- [ИЗВЛЕЧЁННЫЙ ТЕКСТ]

++++++++++

Николай II был единственным главой великой державы, который пошёл наперекор общим силовым, милитаристским тенденциям своего времени и предложил 12 августа 1898 года сначала идею всеобщего разоружения, а затем, ввиду откровенного сопротивления крупнейших европейских держав, продолжил дипломатическую борьбу за ограничение вооружений и созыв международной конференции по всему кругу проблем предотвращения конфликтов и мирного способа их разрешения третейским судом. Николай II добился созыва мирной конференции, которая заседала в Гааге летом 1899 года под председательством российского дипломата и приняла ряд важных документов о правилах ведения войны. На основании предложений, разработанных русским делегатом профессором Ф. Ф. Мартенсом, в Гааге был учреждён Международный суд, который действует и поныне.
За весь довольно продолжительный период правления Николая II лишь несколько первых лет можно назвать относительно спокойными, хотя царь, вступая на трон, унаследовал империю в состоянии глухого брожения и общественного недовольства самодержавием. Общественные и государственные демократические институты (парламент, независимый суд, свободная от цензуры пресса и т.п.), способные, исходя из реальных исторических и политических задач, корректировать и регулировать деятельность самодержавного правителя, в России стали возникать под воздействием революции 1905 – 1907 годов, но так и не смогли стать действенными инструментами конструктивного воздействия на высшую власть.
По различным причинам недовольство охватывало всё новые и новые круги общества, и в конце империи к числу недовольных относились едва ли не всё политически сознательное население страны. Убеждение в том, что Россией управляют «не так», стало всеобщим, а утверждение о том, что «хуже быть не может» и «так больше жить нельзя», сделались расхожими. Оппозиция царю росла справа и слева, из его собственного Дома Романовых и так называемого «образованного общества». Сердца русских либералов горели «праведным гневом». Они были убеждены раз и навсегда, что власть архаична, реакционна и не способна превратить Россию «в современное государство». Либералы стремились в одночасье превратить самодержавную империю в цивилизованную конституционную монархию по образцу английской и получить всю полноту власти.
Начавшаяся в 1914 году Первая мировая война вызвала вначале кратковременный патриотический подъём. Под давлением министров, союзников и общественного мнения Николай II был вынужден назначить Верховным Главнокомандующим бездарного и крикливого великого князя Николая Николаевича-Младшего, тесно связанного с аристократической оппозицией. К середине 1915 года отступление русской армии, руководимой великим князем Николаем Николаевичем, грозило перерасти в неуправляемое бегство. Общественные настроения менялись, окрашивались в мрачные тона. На высшее руководство страны, и в первую очередь на императора и его ближайшее окружение, стали возлагать ответственность за неблагоприятное течение дел.

++++++++++

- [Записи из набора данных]
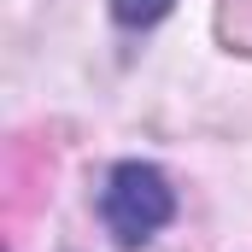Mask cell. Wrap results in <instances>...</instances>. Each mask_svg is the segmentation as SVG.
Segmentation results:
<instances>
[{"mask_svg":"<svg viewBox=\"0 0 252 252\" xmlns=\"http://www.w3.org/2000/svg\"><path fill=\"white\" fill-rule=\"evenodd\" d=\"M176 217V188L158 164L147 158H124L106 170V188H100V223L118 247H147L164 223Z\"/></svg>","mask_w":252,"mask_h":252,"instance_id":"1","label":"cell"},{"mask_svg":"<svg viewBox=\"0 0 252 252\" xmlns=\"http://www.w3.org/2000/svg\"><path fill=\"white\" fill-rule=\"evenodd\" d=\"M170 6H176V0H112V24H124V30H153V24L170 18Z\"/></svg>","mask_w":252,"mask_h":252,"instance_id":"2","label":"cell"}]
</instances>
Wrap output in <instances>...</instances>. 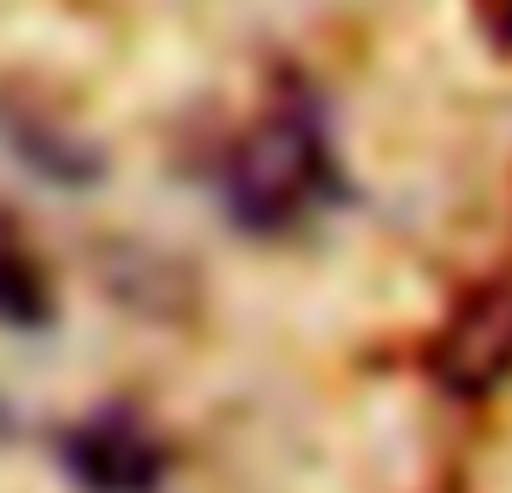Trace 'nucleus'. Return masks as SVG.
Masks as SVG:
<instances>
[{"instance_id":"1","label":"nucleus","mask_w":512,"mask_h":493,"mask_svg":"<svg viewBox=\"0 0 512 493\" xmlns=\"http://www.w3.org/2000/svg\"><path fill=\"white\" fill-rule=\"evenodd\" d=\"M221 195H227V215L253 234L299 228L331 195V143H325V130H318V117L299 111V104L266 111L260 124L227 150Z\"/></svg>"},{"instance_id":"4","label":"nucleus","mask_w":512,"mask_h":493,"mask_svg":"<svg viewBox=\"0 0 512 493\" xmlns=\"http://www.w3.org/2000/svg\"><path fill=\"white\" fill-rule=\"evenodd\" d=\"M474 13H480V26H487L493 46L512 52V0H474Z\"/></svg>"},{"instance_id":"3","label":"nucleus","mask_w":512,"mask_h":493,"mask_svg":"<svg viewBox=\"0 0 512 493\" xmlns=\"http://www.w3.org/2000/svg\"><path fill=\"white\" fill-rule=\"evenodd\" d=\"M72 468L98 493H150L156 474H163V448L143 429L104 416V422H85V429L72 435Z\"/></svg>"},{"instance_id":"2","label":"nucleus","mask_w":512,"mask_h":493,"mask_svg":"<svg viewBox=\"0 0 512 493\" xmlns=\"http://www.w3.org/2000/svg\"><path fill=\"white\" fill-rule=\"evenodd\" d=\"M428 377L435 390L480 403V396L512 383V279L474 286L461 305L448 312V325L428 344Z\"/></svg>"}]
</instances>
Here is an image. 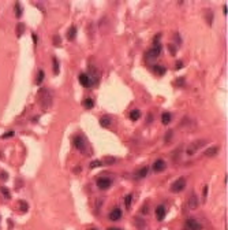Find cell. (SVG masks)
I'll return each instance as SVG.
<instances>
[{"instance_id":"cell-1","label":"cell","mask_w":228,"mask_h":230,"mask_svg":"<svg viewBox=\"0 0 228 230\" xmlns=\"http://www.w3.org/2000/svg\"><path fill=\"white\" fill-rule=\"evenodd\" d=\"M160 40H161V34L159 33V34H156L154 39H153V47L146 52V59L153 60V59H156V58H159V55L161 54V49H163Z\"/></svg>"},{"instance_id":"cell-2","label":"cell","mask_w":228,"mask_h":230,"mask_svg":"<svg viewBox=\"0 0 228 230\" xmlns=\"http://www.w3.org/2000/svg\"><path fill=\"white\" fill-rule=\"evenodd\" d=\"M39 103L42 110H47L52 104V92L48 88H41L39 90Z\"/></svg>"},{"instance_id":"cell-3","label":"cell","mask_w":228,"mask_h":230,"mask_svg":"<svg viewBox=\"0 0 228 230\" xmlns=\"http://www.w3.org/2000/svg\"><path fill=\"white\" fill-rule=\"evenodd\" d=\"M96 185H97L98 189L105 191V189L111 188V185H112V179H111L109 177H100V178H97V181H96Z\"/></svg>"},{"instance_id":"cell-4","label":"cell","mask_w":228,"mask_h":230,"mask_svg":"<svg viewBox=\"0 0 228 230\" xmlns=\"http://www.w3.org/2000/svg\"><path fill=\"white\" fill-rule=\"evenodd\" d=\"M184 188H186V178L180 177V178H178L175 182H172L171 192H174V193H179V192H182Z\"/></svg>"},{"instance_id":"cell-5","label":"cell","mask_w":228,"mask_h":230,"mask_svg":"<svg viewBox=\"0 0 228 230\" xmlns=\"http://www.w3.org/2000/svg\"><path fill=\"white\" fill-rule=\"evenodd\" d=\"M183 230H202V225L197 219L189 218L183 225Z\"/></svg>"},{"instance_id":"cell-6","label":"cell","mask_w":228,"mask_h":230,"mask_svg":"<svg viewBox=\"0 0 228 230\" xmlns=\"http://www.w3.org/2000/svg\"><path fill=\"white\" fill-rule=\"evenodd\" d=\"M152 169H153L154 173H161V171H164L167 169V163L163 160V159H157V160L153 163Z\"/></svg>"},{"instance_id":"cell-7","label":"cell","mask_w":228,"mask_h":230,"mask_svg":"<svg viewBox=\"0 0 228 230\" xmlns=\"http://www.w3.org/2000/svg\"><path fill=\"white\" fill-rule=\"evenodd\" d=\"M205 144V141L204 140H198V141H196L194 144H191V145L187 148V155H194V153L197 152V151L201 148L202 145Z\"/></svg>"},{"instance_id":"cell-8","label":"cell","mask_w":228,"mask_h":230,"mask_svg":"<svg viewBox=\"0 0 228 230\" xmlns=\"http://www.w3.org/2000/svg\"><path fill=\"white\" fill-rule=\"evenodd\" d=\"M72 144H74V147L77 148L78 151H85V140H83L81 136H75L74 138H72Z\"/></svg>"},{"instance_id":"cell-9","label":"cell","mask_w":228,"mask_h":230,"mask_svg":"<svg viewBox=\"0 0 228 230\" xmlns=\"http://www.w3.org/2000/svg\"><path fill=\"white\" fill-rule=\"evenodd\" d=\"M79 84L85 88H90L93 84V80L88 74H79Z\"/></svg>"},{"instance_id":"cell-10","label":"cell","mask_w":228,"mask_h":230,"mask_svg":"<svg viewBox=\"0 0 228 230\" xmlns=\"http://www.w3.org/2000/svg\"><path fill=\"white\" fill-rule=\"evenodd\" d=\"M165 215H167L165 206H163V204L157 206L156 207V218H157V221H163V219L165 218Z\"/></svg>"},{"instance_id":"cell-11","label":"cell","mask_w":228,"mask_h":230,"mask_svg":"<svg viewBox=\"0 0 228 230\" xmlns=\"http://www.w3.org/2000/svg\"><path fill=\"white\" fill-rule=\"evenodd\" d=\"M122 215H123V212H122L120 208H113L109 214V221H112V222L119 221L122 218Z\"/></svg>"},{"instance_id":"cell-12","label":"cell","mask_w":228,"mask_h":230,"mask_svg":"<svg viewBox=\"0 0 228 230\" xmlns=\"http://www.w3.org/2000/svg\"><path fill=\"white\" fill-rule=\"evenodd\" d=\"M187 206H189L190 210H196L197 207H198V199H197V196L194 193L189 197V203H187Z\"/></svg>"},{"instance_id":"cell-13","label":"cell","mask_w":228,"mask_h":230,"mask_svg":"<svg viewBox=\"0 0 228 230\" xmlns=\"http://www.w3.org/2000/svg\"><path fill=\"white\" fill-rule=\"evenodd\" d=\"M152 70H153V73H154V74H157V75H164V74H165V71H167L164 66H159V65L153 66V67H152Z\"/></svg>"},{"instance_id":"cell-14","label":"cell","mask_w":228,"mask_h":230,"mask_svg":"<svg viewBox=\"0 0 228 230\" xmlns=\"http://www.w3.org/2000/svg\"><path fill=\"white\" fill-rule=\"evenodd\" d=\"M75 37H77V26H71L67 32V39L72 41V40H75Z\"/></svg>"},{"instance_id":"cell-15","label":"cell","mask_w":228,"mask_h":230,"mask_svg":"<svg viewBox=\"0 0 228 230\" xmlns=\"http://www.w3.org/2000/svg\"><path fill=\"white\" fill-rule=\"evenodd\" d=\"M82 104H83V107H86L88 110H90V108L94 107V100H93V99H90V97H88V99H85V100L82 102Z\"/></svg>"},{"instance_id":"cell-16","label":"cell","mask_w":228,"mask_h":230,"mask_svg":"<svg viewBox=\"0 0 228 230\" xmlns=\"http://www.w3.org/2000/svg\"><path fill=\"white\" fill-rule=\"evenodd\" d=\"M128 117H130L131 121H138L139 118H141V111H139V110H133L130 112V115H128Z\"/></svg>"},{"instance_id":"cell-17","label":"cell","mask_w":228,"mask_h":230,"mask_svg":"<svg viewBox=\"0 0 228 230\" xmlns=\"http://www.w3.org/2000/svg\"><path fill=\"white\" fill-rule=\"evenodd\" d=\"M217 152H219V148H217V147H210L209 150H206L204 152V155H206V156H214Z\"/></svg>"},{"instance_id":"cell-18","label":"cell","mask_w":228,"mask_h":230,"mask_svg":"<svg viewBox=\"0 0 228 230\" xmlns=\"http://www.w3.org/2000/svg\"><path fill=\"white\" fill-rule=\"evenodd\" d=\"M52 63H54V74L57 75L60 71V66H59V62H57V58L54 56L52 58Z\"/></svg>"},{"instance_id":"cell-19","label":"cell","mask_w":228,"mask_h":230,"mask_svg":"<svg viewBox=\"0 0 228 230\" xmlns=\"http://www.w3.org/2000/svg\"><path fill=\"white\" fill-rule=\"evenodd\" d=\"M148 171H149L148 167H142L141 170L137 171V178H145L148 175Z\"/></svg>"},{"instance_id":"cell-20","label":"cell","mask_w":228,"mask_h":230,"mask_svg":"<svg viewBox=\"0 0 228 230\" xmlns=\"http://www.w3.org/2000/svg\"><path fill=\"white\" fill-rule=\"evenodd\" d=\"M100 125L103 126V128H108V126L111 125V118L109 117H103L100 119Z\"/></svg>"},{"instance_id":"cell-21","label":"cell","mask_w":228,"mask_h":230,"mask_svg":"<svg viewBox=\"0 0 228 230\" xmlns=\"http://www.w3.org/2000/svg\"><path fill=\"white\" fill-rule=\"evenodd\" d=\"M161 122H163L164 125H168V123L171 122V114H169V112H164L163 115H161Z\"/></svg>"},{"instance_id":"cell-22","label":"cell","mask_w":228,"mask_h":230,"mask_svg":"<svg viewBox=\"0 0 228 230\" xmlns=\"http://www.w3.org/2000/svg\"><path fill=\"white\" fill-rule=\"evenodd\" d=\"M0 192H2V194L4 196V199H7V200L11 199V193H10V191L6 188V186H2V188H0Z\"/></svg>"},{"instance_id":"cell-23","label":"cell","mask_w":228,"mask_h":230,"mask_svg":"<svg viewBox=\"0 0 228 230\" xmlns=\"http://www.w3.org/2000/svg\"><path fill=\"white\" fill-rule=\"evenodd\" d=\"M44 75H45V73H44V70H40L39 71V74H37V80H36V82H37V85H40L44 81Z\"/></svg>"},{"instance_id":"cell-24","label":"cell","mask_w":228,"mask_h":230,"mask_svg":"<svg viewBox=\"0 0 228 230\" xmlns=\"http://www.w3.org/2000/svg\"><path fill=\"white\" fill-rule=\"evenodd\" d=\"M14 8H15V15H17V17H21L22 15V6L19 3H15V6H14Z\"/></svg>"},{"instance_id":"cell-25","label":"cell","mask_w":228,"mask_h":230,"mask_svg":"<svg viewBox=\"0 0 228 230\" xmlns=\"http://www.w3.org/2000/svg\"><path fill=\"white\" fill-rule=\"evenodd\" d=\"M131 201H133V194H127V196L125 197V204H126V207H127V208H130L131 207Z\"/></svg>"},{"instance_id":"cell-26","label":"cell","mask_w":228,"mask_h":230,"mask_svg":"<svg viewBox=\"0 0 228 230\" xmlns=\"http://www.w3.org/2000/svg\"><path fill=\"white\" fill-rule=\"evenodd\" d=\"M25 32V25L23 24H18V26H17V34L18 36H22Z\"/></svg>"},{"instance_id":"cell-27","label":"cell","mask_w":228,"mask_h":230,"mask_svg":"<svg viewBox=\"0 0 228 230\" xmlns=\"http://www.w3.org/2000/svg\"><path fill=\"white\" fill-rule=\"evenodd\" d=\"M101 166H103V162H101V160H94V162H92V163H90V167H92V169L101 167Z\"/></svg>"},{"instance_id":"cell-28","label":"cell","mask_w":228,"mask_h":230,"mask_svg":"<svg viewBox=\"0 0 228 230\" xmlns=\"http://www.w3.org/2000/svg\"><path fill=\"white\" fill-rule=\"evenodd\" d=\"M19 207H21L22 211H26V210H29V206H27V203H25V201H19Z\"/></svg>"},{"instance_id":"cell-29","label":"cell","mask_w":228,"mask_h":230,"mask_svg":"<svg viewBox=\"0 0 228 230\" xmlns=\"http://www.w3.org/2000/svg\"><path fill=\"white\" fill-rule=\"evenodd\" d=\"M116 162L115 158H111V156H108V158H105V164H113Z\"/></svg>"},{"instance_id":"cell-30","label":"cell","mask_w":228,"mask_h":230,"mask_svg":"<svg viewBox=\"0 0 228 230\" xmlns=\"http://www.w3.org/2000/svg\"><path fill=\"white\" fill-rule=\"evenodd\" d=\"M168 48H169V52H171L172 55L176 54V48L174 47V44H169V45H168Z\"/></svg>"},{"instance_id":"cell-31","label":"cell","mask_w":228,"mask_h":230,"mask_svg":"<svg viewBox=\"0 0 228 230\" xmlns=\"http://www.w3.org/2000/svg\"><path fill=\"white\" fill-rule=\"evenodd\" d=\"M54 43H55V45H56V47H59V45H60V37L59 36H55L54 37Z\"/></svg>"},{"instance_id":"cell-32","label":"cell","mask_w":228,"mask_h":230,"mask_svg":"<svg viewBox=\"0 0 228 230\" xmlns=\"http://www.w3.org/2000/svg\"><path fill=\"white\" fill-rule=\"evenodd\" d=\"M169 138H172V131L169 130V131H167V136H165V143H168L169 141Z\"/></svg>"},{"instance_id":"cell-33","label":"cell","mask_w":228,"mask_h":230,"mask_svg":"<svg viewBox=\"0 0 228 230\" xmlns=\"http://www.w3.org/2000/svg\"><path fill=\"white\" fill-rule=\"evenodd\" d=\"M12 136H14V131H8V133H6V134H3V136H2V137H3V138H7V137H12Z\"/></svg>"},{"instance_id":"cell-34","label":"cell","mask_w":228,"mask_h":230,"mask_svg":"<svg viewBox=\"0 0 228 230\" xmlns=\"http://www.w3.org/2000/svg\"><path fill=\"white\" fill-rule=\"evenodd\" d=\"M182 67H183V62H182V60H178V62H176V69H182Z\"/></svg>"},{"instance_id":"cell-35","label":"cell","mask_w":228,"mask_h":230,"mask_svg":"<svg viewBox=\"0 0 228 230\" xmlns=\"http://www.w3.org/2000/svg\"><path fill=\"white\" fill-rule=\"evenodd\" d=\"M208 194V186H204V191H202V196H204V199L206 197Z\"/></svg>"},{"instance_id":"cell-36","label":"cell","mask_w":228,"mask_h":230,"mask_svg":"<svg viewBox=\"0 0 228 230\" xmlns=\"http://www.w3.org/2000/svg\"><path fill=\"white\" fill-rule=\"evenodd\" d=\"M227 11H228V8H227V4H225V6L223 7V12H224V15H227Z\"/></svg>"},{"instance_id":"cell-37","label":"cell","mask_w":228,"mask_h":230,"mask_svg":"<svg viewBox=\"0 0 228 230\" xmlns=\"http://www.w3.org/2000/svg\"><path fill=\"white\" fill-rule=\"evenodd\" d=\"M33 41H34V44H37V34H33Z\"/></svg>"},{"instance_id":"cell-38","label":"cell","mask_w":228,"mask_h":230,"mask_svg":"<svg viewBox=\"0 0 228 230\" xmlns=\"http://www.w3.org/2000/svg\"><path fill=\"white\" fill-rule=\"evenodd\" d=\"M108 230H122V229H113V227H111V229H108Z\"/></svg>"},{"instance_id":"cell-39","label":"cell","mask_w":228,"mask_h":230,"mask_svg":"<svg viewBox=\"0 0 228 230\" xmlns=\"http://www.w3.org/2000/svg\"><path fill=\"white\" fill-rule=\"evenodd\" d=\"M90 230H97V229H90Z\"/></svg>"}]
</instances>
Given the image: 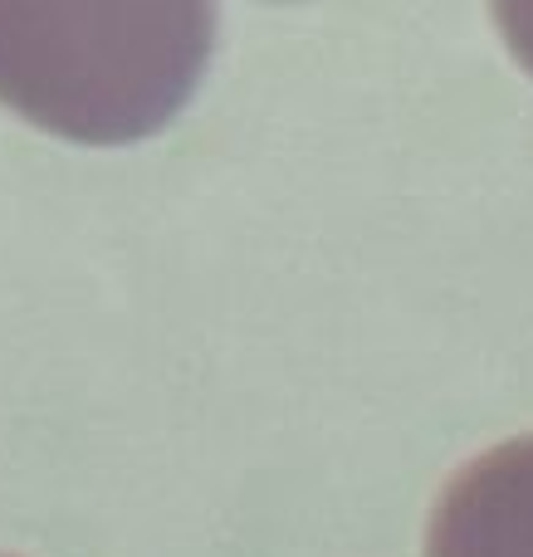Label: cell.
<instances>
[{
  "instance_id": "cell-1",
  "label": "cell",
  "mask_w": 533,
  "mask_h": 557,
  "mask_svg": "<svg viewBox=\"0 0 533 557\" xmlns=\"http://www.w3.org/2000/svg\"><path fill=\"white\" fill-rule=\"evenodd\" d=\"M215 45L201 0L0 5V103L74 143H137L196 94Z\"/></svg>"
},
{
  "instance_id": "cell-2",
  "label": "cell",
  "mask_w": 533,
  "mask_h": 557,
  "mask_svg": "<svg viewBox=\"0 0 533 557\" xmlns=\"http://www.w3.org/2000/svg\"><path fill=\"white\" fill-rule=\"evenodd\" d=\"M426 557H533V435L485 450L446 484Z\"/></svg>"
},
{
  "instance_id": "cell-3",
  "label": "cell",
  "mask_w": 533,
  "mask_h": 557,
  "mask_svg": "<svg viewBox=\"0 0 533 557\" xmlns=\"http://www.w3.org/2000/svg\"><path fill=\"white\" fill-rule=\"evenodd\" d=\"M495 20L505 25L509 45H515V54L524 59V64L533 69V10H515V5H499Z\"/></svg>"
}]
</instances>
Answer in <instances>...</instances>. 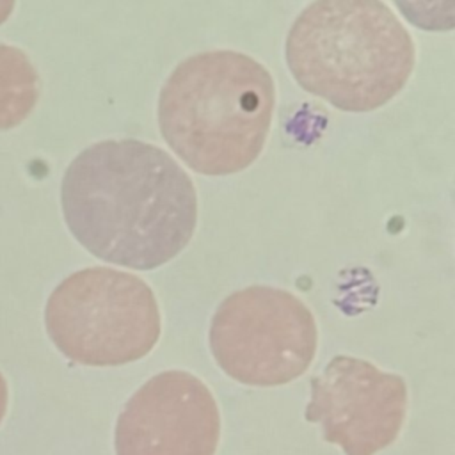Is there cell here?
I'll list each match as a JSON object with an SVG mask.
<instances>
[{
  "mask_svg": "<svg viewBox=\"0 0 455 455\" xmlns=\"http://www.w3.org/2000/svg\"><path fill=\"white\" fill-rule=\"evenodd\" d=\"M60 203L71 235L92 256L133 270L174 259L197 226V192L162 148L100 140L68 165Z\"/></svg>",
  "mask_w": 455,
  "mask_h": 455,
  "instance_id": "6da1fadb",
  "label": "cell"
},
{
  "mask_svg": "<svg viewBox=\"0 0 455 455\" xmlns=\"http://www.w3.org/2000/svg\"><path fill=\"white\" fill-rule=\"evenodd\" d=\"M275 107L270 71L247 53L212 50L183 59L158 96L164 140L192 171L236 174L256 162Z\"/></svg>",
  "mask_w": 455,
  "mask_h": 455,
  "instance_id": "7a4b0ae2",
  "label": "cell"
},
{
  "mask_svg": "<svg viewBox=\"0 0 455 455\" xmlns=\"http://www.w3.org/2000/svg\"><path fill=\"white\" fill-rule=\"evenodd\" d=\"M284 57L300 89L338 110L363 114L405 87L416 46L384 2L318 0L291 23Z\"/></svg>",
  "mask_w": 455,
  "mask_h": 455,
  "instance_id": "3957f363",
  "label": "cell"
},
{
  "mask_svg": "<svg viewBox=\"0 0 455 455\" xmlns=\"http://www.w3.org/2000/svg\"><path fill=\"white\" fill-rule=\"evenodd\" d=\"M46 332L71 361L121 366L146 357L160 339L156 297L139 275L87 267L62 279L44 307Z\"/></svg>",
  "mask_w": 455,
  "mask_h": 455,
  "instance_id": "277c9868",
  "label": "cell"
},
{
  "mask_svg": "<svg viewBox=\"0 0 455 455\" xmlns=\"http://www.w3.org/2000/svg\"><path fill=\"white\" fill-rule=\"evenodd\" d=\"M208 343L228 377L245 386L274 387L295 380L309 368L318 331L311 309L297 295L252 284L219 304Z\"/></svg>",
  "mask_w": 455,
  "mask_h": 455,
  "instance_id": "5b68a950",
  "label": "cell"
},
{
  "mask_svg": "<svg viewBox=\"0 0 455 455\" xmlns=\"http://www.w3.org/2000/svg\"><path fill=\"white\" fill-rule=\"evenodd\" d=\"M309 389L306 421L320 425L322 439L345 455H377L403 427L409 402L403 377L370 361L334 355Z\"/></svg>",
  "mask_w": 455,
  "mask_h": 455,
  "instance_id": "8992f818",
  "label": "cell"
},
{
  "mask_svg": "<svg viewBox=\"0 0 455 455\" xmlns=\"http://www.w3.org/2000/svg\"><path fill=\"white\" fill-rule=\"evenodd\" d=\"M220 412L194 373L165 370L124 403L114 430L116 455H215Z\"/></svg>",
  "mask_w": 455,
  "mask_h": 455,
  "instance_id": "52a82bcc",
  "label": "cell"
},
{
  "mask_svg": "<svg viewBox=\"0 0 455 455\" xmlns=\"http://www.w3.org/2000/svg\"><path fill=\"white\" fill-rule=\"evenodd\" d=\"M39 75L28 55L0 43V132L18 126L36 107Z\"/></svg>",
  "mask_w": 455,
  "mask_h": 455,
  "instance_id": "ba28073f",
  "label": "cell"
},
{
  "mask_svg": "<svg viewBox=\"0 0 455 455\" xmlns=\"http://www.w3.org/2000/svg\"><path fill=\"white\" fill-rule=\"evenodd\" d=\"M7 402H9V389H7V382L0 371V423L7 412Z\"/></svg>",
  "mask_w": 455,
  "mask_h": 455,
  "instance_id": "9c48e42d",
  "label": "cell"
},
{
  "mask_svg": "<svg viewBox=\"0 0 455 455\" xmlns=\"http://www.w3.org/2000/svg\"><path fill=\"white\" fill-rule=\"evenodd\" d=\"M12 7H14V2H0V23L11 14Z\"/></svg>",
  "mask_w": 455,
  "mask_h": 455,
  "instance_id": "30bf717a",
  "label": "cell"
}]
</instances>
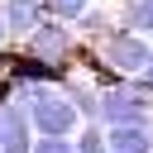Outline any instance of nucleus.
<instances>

++++++++++

- [ЧТО СДЕЛАТЬ]
**a.** Перечислите демократические институты, которые названы в скобках в тексте о правлении Николая II.
**b.** Повторите дословно фрагмент текста о правлении Николая II: начните с того места, где стоят слова «По различным причинам», и остановитесь после слов «всю полноту власти.».
**c.** Изложите текст о правлении Николая II в двух предложениях.

- [РАЗБОР РЕШЕНИЙ]
**a.** Парламент; независимый суд; свободная от цензуры пресса.

**b.**
По различным причинам недовольство охватывало всё новые и новые круги общества, и в конце империи к числу недовольных относились едва ли не всё политически сознательное население страны. Убеждение в том, что Россией управляют «не так», стало всеобщим, а утверждение о том, что «хуже быть не может» и «так больше жить нельзя», сделались расхожими. Оппозиция царю росла справа и слева, из его собственного Дома Романовых и так называемого «образованного общества». Сердца русских либералов горели «праведным гневом». Они были убеждены раз и навсегда, что власть архаична, реакционна и не способна превратить Россию «в современное государство». Либералы стремились в одночасье превратить самодержавную империю в цивилизованную конституционную монархию по образцу английской и получить всю полноту власти.

**c.** Николай II выступил за ограничение вооружений и добился созыва мирной конференции в Гааге летом 1899 года, где был учреждён Международный суд. Однако недовольство самодержавием охватывало всё новые круги общества, а когда к середине 1915 года русская армия отступала, ответственность за неблагоприятное течение дел стали возлагать на императора и его ближайшее окружение.